We need to prepare for what comes next, which is the shame.
We can learn from the hard lessons of post World War 2 Germany, post Apartheid South Africa, and other nations that have faced their shame.
But the odds are we won’t. Much of our country still hasn’t faced the shame of the Confederacy, more than a century and a half after it was defeated — militarily, but not culturally. Instead of acknowledging slavery and Jim Crow, many Americans still live within the romantic fantasy of the Lost Cause, like post World War 1 Germans lived within the fantasy of having been “stabbed in the back” by Jews and socialists.
Many of the Capitol Hill rioters carried Confederate flags, still bearing the shame their culture has never faced.
Much of Trump’s appeal is that he promises relief from shame for people who see themselves as losers in a game they believe (with some justification) is rigged. Part of it is also solidarity: he himself is clearly afflicted with shame, apparently passed down to him by his father.
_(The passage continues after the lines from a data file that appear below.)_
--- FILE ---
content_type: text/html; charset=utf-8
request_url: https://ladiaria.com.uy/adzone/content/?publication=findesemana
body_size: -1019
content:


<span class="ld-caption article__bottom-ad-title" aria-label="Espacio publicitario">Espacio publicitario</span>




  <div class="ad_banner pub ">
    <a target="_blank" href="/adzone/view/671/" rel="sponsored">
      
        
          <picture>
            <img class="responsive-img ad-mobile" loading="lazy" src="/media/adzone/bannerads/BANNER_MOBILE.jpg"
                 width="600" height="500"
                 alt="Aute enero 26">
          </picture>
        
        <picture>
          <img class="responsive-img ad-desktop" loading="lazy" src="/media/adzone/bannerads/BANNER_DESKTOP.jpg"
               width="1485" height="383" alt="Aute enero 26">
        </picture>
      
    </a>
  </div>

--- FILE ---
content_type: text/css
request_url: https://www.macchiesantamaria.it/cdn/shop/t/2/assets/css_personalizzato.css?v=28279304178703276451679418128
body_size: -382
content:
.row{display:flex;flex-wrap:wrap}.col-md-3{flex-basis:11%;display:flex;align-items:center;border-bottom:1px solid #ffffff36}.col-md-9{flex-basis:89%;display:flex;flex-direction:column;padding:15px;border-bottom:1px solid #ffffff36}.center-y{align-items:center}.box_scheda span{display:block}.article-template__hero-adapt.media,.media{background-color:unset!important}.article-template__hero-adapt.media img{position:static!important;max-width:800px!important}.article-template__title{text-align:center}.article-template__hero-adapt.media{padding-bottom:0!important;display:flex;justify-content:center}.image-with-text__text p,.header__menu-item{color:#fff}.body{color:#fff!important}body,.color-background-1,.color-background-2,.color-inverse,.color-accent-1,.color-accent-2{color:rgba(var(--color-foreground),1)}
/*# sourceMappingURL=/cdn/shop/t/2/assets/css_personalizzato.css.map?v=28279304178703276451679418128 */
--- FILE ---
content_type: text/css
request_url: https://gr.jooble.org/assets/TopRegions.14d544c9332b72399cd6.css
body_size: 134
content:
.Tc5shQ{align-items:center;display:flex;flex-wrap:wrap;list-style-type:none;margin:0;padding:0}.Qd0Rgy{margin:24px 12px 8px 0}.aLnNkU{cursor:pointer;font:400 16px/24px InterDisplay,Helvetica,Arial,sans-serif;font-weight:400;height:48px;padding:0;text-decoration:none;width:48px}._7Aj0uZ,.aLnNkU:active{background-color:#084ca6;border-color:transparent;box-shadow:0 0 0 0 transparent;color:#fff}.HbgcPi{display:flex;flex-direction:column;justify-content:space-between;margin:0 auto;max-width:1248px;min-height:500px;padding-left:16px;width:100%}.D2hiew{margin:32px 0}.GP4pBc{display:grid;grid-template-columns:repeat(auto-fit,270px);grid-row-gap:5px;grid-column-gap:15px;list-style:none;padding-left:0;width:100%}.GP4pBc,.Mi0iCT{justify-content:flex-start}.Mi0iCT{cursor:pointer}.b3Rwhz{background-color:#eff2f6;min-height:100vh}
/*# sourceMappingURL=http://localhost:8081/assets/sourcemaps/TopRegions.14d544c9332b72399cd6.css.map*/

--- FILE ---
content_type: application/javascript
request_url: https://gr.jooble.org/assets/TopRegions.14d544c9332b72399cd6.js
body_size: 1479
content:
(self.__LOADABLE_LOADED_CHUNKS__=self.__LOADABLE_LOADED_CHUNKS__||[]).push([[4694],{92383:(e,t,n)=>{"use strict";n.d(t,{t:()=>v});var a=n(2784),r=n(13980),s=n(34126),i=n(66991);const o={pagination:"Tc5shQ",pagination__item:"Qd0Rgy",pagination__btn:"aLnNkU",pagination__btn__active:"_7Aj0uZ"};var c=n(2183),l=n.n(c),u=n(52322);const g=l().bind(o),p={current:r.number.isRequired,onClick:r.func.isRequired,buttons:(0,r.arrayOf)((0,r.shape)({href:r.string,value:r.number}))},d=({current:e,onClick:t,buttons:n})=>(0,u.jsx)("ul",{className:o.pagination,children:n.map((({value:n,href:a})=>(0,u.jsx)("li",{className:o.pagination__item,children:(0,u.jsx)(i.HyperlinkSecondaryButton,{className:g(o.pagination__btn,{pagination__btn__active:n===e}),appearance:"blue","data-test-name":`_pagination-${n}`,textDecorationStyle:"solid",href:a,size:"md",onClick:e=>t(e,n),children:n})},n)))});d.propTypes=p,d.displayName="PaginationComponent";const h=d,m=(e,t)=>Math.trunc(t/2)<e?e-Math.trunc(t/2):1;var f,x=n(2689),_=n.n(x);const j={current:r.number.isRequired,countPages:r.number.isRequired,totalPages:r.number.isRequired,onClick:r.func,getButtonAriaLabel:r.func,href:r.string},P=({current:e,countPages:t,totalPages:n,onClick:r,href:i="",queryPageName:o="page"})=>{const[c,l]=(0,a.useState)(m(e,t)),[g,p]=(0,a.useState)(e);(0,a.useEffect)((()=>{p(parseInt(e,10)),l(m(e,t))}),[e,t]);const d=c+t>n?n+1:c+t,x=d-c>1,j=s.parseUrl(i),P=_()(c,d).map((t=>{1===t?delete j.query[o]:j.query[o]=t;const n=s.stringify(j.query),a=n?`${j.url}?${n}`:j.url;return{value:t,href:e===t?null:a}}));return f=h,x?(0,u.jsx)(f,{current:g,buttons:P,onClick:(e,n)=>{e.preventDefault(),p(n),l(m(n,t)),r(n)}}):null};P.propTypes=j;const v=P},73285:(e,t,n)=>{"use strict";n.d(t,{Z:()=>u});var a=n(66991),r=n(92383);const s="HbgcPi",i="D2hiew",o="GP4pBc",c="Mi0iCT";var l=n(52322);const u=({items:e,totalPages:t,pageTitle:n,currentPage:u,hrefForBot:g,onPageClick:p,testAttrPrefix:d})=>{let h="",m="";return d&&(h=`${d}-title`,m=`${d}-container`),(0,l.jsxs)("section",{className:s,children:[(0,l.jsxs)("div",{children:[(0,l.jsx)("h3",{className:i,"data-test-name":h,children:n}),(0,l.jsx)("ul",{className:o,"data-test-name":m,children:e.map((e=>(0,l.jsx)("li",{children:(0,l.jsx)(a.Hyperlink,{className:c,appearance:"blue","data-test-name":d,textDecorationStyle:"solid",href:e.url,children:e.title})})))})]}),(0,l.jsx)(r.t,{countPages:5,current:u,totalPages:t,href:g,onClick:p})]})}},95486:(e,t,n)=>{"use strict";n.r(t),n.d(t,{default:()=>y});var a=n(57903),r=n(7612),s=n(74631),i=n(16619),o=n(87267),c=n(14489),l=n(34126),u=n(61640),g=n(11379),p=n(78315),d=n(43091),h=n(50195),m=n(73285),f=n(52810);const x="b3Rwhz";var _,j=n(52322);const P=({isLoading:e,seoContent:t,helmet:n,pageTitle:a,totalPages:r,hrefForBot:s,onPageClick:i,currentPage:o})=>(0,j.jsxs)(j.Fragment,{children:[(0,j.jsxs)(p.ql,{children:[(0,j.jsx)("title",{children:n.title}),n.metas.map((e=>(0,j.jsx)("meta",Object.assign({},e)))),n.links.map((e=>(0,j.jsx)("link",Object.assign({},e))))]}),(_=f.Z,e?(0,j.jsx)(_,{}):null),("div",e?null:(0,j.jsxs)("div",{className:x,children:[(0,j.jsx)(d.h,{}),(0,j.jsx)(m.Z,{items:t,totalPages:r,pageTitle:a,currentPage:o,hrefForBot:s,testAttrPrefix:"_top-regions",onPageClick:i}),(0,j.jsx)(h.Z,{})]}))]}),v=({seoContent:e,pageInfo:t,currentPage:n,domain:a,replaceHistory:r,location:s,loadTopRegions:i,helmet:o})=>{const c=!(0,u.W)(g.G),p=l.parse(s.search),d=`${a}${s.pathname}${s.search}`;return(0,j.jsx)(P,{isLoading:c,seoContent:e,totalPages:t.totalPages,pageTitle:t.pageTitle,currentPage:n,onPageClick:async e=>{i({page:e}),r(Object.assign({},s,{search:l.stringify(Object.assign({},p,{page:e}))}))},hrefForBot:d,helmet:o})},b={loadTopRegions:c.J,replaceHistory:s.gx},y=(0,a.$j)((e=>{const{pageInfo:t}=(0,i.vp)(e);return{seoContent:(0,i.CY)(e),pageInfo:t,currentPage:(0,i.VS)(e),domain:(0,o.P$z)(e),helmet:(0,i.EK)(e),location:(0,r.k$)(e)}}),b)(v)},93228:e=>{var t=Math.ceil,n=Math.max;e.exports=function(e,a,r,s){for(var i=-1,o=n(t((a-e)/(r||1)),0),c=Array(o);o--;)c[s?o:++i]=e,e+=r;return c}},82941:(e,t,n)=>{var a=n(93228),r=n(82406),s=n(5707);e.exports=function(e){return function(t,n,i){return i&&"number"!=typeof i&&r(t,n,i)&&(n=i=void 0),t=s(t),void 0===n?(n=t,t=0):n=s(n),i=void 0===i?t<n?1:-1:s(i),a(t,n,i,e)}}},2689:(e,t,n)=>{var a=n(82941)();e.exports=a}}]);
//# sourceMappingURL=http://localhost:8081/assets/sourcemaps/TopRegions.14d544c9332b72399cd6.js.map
Shame is one of the most painful emotions we have, and we instinctively deny it — or try to put it on someone else. That’s the service Trump has offered by making scapegoats of minorities, foreigners, “elites,” and others — potentially all “others.” And he’ll offer it again as, inevitably, many of his followers turn on him and make him the scapegoat.
Remember, in its original meaning a “scapegoat” was a goat into which the sins of the people had been cast, like demons, to be sent then into the wilderness.
But with shame the only way forward is right here, through the pain — for the person feeling it. It won’t work for others to cast it, strong as the urge to do that will be. That doesn’t mean we shouldn’t be clear that great wrongs have been done, and it doesn’t mean we shouldn’t hold to account those who could and should have known better. Shame must be faced and accepted all around.
The way to defeat the demons is to see, name and overcome them, not to help them hide by shrinking them down to the size of individual scapegoats.
Otherwise the demons just keep coming back, like they did at the Capitol on Jan. 6, 2021. Those rioters with Confederate flags and MAGA hats were idiots and thugs, but they weren’t demons. The demons were, and are, the fear, ignorance, bigotry, and hatred exploited by Trump and his enablers in politics and media.